# 2010 Outback 230Rs - For Sale (Updated Price)



## kdg85 (Oct 12, 2011)

Sold


----------



## LJJRcampers (May 7, 2013)

kdg85 said:


> 2010 Keystone Outback 230RS toyhauler located in North Alabama area. This camper is in excellent condition with approximately 30 months remaining on transferable warranty. Camper is stored in a covered area out of the elements. Rear slide queen bed, couch bed, table bed, and fold down bed in toyhauler compartment. Hot water heater runs on gas, electric, or both. Contains microwave, 3 burner gas stove, gas oven, refrigerator that runs on gas or electric, flat screen tv, outdoor cooking station, outdoor speakers, and more. Sway control and weight distribution hitch included. Camper is easily pulled with 1/2 ton pickup (F150 etc.). I am asking $14,000, but I will gladly entertain offers. PM me for more pics or other info.
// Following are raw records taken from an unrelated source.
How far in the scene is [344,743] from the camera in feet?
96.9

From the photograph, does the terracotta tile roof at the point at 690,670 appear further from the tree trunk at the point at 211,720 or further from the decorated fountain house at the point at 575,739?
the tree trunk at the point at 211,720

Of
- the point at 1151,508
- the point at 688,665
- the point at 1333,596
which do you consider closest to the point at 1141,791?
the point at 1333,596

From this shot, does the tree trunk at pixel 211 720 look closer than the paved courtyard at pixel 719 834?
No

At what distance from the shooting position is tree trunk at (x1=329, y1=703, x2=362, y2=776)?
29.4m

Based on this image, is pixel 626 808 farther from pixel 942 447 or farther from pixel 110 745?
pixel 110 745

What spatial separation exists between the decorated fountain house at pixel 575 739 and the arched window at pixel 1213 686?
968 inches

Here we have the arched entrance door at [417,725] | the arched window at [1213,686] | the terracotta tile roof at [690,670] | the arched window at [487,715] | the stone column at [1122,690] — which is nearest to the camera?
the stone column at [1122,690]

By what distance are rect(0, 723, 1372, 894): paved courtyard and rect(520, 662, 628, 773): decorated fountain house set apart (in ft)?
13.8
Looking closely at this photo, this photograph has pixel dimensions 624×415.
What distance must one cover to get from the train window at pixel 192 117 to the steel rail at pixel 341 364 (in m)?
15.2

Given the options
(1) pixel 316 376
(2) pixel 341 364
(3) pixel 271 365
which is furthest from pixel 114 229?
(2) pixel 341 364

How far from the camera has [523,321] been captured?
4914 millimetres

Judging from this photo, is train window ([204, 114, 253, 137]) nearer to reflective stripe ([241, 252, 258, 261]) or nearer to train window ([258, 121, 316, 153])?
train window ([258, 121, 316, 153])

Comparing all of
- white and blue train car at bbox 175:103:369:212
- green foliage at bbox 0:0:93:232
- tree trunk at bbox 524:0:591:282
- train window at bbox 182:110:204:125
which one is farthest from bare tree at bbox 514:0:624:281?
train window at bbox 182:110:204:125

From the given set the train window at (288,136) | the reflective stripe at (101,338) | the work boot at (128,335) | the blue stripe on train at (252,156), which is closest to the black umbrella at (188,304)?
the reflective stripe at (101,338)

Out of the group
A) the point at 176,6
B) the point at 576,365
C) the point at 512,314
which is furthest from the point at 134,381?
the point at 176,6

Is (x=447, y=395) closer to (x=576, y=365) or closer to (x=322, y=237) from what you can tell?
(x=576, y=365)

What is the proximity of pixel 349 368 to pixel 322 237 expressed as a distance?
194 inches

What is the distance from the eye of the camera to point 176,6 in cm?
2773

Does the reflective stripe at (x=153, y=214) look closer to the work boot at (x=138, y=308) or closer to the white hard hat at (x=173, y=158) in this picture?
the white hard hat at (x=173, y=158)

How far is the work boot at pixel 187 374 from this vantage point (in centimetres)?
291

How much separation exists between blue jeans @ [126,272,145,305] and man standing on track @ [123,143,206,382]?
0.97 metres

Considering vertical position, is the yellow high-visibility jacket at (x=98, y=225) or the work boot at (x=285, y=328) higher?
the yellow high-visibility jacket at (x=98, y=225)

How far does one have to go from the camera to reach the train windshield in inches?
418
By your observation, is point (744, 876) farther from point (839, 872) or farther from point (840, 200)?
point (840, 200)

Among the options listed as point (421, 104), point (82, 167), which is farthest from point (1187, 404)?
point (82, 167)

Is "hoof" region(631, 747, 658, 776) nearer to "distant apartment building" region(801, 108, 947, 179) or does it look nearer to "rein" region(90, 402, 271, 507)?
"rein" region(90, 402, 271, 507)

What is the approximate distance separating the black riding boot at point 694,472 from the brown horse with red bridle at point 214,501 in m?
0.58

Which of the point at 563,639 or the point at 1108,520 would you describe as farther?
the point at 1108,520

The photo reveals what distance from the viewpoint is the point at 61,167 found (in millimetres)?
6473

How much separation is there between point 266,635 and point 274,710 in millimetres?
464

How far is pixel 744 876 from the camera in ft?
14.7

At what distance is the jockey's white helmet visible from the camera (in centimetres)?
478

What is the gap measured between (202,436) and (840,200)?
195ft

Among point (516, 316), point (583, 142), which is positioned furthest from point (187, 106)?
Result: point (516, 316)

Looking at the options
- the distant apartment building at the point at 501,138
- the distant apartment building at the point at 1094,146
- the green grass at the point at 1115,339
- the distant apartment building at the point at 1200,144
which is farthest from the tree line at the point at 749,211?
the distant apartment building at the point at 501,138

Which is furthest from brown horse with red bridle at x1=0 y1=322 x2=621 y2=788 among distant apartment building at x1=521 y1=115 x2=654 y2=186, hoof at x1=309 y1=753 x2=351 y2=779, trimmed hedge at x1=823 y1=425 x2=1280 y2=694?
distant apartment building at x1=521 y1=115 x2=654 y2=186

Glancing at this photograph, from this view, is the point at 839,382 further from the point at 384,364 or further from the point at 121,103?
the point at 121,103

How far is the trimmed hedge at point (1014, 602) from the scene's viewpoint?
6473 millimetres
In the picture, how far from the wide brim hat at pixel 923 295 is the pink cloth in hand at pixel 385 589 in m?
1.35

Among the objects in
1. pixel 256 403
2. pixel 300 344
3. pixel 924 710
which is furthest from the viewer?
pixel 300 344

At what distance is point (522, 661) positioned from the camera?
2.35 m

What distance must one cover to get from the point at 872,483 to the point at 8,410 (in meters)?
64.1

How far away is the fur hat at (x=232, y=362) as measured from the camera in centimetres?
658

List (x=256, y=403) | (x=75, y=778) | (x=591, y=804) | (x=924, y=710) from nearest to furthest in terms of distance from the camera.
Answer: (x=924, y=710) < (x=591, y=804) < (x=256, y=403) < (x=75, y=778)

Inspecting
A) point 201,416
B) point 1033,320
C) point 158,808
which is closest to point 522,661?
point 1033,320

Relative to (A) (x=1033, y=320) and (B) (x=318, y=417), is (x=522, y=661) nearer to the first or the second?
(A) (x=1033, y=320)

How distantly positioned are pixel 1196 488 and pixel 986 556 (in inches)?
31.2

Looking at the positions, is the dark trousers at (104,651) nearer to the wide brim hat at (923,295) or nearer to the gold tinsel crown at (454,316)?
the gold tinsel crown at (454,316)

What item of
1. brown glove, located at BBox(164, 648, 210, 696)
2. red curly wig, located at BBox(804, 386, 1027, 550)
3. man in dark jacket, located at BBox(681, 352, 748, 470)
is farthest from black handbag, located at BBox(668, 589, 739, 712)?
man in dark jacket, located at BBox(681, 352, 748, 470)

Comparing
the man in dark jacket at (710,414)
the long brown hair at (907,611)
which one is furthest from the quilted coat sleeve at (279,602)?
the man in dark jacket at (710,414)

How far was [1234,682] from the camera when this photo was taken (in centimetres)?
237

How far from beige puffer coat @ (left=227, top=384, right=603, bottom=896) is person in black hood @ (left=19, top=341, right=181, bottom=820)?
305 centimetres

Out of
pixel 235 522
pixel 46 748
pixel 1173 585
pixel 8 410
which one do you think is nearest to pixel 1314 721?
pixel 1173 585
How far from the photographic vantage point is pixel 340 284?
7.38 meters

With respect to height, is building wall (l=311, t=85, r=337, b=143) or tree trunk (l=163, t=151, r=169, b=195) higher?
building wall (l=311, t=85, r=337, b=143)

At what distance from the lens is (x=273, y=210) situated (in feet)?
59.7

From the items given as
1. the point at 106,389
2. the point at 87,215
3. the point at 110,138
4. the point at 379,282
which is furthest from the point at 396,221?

Hello! Is your camper still available? We love the Outback toyhaulers and are looking to replace our 2009 ASAP due to an accident. Shalom, Julie


----------



## kdg85 (Oct 12, 2011)

This camper is still available. Aggressive priced because I need to sell! Private seller.


----------



## Airwolf63 (May 20, 2013)

Check your PM...Thanks


----------



## kdg85 (Oct 12, 2011)

Airwolf63 said:


> Check your PM...Thanks


I'm not showing any messages. The camper is still available by the way.


----------



## kdg85 (Oct 12, 2011)

Reducing to $13,500. Trying to get rid of this camper so somebody is going to get a steal on this one.


----------



## ftwildernessguy (Oct 12, 2009)

Not in the market but wish I was. This is a really good price on this trailer.


----------



## kdg85 (Oct 12, 2011)

SOLD


----------